Joni Mitchell Left a Smitten Graham Nash Despite Loving Him in a Way She ‘Didn’t Think Was Possible’
In 1970, Joni Mitchell ended a relationship with Graham Nash and released an album that mined the depths of their connection. Listeners get a sense of their relationship in Blue as well as the sadness Mitchell felt at its end; in “River,” a song specifically about Nash, she sings, “I’ve gone and lost the bеst baby that I ever had.” Despite her feelings for Nash, she felt it was necessary to end the relationship.
Joni Mitchell had a husband before she found success in her music career
In 1965, a pre-fame Mitchell, then Joni Anderson, married Chuck Mitchell. The pair were musicians and performed as a duo. Chuck was reportedly an expert at making Mitchell feel less-than. He was older and more educated, so he would give book recommendations and lyric edits with an air of condescension.

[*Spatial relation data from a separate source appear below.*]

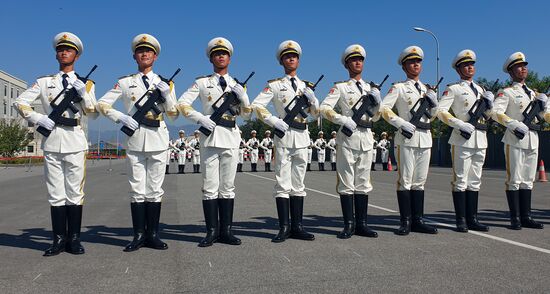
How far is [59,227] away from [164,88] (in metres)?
1.86

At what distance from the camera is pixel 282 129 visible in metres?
5.52

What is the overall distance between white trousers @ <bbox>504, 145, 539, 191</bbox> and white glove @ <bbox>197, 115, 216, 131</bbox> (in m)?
4.14

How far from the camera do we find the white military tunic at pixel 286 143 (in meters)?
Answer: 5.70

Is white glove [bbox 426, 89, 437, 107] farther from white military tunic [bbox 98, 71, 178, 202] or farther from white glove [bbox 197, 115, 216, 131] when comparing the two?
white military tunic [bbox 98, 71, 178, 202]

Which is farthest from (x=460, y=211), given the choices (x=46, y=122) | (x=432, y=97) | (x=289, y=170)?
(x=46, y=122)

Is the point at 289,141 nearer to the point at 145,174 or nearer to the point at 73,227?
the point at 145,174

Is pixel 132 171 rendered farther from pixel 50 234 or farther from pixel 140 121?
pixel 50 234

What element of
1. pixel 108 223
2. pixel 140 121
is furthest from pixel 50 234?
pixel 140 121

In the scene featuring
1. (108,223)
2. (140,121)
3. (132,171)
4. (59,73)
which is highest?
(59,73)

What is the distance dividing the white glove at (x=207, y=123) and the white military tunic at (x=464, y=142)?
2.97 m

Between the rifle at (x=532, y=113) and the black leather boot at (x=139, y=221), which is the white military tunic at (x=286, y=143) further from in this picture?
the rifle at (x=532, y=113)

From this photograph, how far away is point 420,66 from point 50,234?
5.28 m

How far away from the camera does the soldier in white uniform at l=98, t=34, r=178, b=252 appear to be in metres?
5.25

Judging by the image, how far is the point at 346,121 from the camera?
569 cm
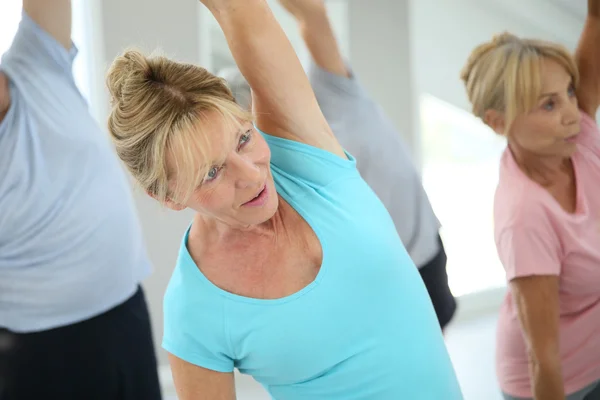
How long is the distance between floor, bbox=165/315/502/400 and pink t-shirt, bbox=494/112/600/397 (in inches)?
23.6

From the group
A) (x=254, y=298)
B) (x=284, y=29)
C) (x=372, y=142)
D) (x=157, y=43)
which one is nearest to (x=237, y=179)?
(x=254, y=298)

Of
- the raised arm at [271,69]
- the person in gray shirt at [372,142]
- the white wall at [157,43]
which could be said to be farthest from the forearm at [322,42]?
the white wall at [157,43]

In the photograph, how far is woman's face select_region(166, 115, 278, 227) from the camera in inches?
34.6

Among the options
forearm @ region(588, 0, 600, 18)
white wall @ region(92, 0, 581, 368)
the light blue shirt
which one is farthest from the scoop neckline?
white wall @ region(92, 0, 581, 368)

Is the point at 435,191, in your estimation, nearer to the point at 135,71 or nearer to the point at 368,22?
the point at 368,22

When folk legend Joan Baez saw the pair perform in New York, her first thought was, “‘You gotta drop this guy,’” she said, per The Ringer.
After two years of marriage, Mitchell did divorce her husband, though she opted to keep his last name.
“There’s an old saying. It says: If you make a good marriage, God bless you. If you make a bad marriage, become a philosopher,” she later told The Cut. “So I became a philosopher.”
She had a meaningful relationship with Graham Nash
After her divorce, her music career gained considerable traction. As she became a key part of the folk music scene, she met other notable musicians, including Nash. They began a relationship and lived together for several years.
“I had sworn my heart to Graham in a way that I didn’t think was possible for myself,” she said in the documentary Woman of Heart and Mind, “and he wanted me to marry him. I’d agreed to it.”
Soon after she agreed to the proposal, however, something in her shifted. Though her feelings for Nash were still strong, she remembered other women in her family whose artistic dreams were flattened by a traditional lifestyle.
“I just started thinking, my grandmother was a frustrated poet and musician. She kicked the kitchen door off of the hinges on the farm,” she explained. “I thought about my paternal grandmother who wept for the last time in her life at 14 behind some barn because she wanted a piano and said, ‘Dry your eyes, you silly girl, you’ll never have a piano.’”
She realized that she valued her artistic freedom over romantic love.
“I thought, maybe I’m the one that got the gene that has to make it happen for these two women,” she said. “As much as I loved and cared for Graham, I just thought, I’m gonna end up like my grandmother, kicking the door off the hinges, you know what I mean? It’s like, I better not.”
Graham Nash says he still has love for Joni Mitchell
Nash, who several of the songs on Blue are about, says that listening to the album gives him a strange mix of emotions.
“I still feel a couple of emotions that shouldn’t go together: One of them is sadness, and the other one is incredulity of how brilliant she is,” he told the New York Post.
He added that despite his heartbreak when their relationship ended, he is still close with Mitchell. He performed in a tribute concert for her and sends her flowers for every birthday.
“All these years later there’s a part of my heart that still loves Joni Mitchell,” he said. “Once you’re in love with Joni Mitchell … you’re in love with her forever.”